**Document passage:**
========================================

Unpublished Disposition
NOTICE: Sixth Circuit Rule 24(c) states that citation of unpublished dispositions is disfavored except for establishing res judicata, estoppel, or the law of the case and requires service of copies of cited unpublished dispositions of the Sixth Circuit.
The CLEVELAND ELECTRIC ILLUMINATING COMPANY, Petitioner,
v.
Interstate Commerce Commission; United States of America, Respondents
Association of American Railroads; The Rubber Manufacturers
Association; Edison Electric Institute; Baltimore Gas and
Electric Company; Niagara Mohawk Power Corporation; Orange
and Rockland Utilities, Inc.; The Fertilizer Institute;
Association of American Railroads; Western Coal Traffic
League, Intervenors.

No. 89-3257.

United States Court of Appeals, Sixth Circuit.

June 18, 1990.

1

Before KRUPANSKY and ALAN E. NORRIS, Circuit Judges; and WENDELL A. MILES, Senior District Judge*.

ORDER

2

Intervenor Association of American Railroads and Consolidated Rail Corporation, petitioner in consolidated Case No. 89-3682, move to transfer these petitions for review to the United States Court of Appeals for the District of Columbia. Numerous responses opposing the motion have been filed.

========================================

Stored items
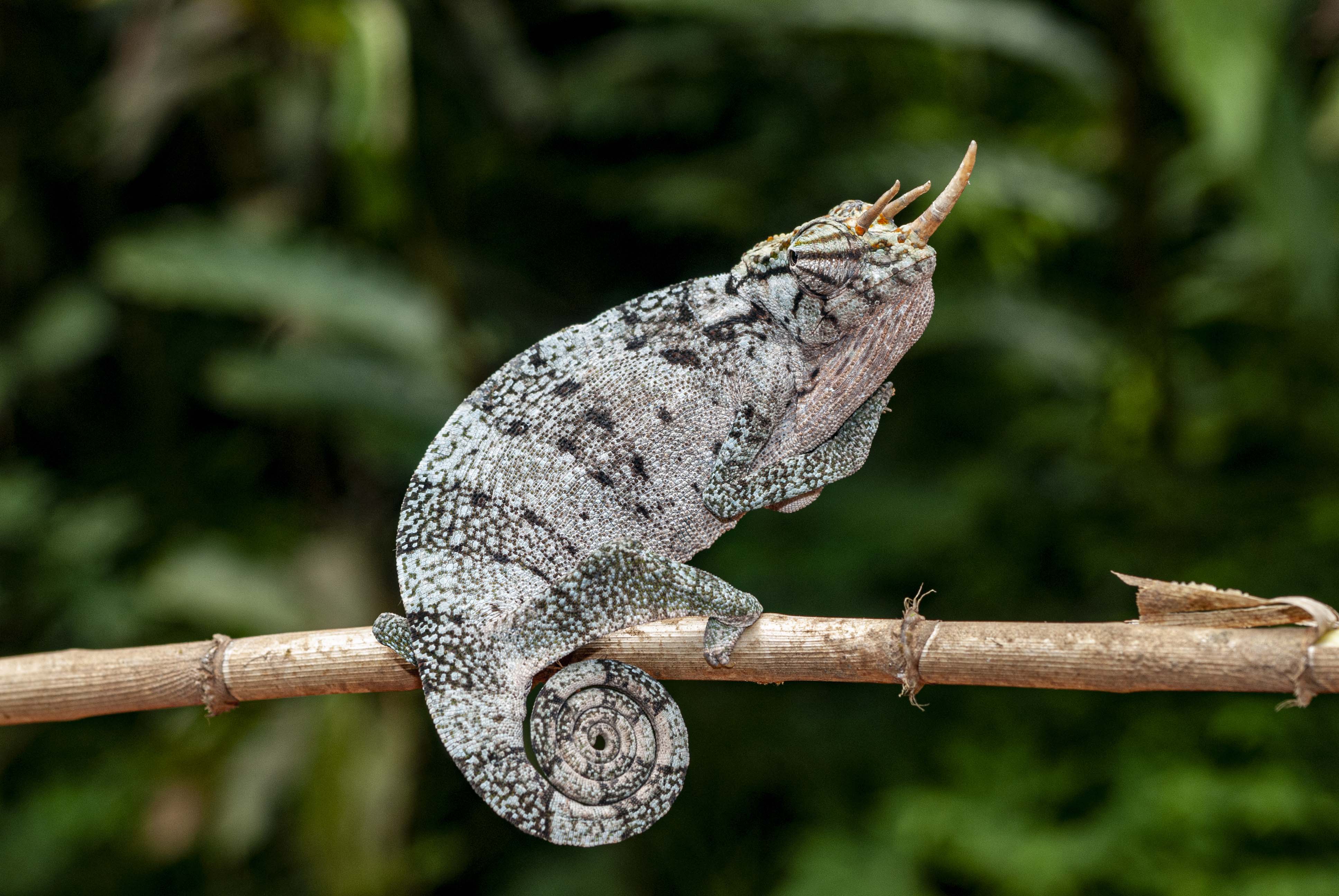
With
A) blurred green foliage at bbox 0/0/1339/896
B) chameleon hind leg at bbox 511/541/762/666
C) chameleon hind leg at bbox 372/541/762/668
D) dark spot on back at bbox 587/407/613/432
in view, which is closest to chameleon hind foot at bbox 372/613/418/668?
chameleon hind leg at bbox 372/541/762/668

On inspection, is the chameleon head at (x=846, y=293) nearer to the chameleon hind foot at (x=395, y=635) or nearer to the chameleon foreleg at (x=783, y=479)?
the chameleon foreleg at (x=783, y=479)

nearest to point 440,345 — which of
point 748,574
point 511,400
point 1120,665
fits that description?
point 748,574

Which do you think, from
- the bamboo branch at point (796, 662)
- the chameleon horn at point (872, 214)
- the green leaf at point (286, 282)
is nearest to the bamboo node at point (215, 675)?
the bamboo branch at point (796, 662)

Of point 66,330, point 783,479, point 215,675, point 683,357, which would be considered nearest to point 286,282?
point 66,330

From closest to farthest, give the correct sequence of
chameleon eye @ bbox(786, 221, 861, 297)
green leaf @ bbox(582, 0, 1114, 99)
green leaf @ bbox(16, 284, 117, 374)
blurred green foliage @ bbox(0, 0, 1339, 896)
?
chameleon eye @ bbox(786, 221, 861, 297) < blurred green foliage @ bbox(0, 0, 1339, 896) < green leaf @ bbox(582, 0, 1114, 99) < green leaf @ bbox(16, 284, 117, 374)

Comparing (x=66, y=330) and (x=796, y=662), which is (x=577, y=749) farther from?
(x=66, y=330)

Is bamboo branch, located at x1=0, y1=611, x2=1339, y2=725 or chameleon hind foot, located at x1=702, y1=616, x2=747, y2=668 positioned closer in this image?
bamboo branch, located at x1=0, y1=611, x2=1339, y2=725

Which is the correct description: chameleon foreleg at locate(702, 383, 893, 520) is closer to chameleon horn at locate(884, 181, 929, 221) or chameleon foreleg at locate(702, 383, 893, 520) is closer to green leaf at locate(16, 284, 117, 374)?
chameleon horn at locate(884, 181, 929, 221)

========================================

**Work to complete:**
a: Answer each question from the court order.
(i) What case number does the order carry?
(ii) On what date was it issued?
(iii) To which court does the motion seek to transfer the petitions for review?
b: Using the notice at the top of the court order, explain when Sixth Circuit Rule 24(c) accepts citation of an unpublished disposition and what it requires of a party who cites one.

**Task-by-task outputs:**
a:
(i) No. 89-3257.
(ii) June 18, 1990.
(iii) The United States Court of Appeals for the District of Columbia.

b: Rule 24(c) disfavors citing unpublished dispositions except to establish res judicata, estoppel, or the law of the case. When a party cites an unpublished Sixth Circuit disposition, the rule requires service of copies of that disposition.